Pesquisa do Projeto de Sexualidade da Faculdade de Medicina da USP, divulgada no ano passado, aponta que 56% das brasileiras têm dificuldade em atingir o orgasmo.
Joana, assim como outras brasileiras, admite ter criado seu óleo inspirada no Foria, spray criado na Califórnia em 2014, que custa US$ 50.
O estado legalizou a maconha medicinal em 1996 e sua versãocomercial em 2017, juntando-se a outros oito territórios do país que tornaram legal o uso recreativo da planta.
“Os testemunhos que recebemos são incríveis, seja de mulheres jovens que têm melhores orgasmos, seja de mulheres na menopausa, que relatam maior lubrificação e prazer”, diz Rebecca Hasbrouck, gerente de operações da empresa.
Uma versão do produto sem THC (tetra-hidrocanabinol, o psicoativo da Cannabis) e com CBD (canabidiol, outro princípio ativo da erva, usado em medicamentos e legal em vários países) passou a ser exportada mundo afora.
Segundo a empresa, o Brasil está entre os dez países que mais encomendam a novidade. O número de clientes brasileiras subiu de 40 para 250 em seis meses.
A Anvisa informou que a importação de produtos à base de canabidiole outros canabinoides é autorizada para fins exclusivos de tratamento de saúde de pessoa física e mediante prescrição médica.

* * * *

▶ **ENUNCIADO DA TAREFA**: Imprima, sem alterações, a parte do texto sobre o óleo de Cannabis que começa em "Joana, assim como" e termina em "recreativo da planta.". Os itens provêm de uma fonte diferente.

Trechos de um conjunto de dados

* * * *

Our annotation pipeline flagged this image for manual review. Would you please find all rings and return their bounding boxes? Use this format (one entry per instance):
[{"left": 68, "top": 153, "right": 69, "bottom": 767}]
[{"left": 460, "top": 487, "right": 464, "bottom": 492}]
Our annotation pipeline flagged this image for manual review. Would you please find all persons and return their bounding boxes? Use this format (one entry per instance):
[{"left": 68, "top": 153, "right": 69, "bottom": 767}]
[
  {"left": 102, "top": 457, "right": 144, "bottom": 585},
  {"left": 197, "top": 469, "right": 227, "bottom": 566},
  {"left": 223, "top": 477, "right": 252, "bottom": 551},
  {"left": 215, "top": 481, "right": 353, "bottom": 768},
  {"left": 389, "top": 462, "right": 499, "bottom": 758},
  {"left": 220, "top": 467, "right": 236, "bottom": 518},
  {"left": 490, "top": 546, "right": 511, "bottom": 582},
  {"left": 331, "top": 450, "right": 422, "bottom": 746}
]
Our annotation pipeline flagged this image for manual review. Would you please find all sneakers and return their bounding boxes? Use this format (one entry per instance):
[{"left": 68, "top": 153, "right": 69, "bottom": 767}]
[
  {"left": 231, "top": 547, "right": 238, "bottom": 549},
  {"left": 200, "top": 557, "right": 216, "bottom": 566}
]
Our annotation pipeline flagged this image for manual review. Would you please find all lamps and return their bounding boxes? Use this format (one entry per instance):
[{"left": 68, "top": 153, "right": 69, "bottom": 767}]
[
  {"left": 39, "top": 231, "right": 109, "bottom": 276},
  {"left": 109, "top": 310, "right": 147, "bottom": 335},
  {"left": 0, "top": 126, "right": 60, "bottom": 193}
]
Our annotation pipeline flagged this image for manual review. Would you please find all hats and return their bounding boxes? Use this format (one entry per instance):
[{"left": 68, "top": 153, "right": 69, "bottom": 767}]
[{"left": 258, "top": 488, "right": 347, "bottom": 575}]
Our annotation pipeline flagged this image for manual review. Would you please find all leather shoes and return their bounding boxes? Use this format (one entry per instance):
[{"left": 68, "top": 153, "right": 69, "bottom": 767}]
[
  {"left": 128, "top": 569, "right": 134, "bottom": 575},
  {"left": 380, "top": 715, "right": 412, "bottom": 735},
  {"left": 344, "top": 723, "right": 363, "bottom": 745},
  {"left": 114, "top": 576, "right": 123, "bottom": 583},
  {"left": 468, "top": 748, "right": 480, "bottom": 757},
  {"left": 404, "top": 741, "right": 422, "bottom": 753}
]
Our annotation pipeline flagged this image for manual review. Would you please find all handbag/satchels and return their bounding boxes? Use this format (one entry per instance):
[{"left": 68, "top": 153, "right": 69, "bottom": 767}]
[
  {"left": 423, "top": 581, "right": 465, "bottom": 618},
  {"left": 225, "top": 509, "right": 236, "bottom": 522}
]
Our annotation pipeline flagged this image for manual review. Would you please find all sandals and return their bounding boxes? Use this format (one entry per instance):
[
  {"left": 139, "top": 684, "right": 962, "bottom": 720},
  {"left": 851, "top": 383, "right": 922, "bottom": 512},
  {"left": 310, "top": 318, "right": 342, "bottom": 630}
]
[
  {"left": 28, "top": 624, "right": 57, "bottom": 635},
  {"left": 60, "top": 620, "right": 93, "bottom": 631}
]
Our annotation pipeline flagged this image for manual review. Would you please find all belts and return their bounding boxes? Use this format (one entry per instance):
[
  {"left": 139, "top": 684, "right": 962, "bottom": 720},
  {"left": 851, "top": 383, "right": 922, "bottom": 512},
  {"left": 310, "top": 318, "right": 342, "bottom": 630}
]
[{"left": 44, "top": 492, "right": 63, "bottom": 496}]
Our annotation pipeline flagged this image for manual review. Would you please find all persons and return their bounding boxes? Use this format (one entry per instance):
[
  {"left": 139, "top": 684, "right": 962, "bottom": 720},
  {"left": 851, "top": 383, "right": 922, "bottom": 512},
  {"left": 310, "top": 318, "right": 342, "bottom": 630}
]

* * * *

▶ **RESPOSTA DO EXERCÍCIO**:
Joana, assim como outras brasileiras, admite ter criado seu óleo inspirada no Foria, spray criado na Califórnia em 2014, que custa US$ 50.
O estado legalizou a maconha medicinal em 1996 e sua versãocomercial em 2017, juntando-se a outros oito territórios do país que tornaram legal o uso recreativo da planta.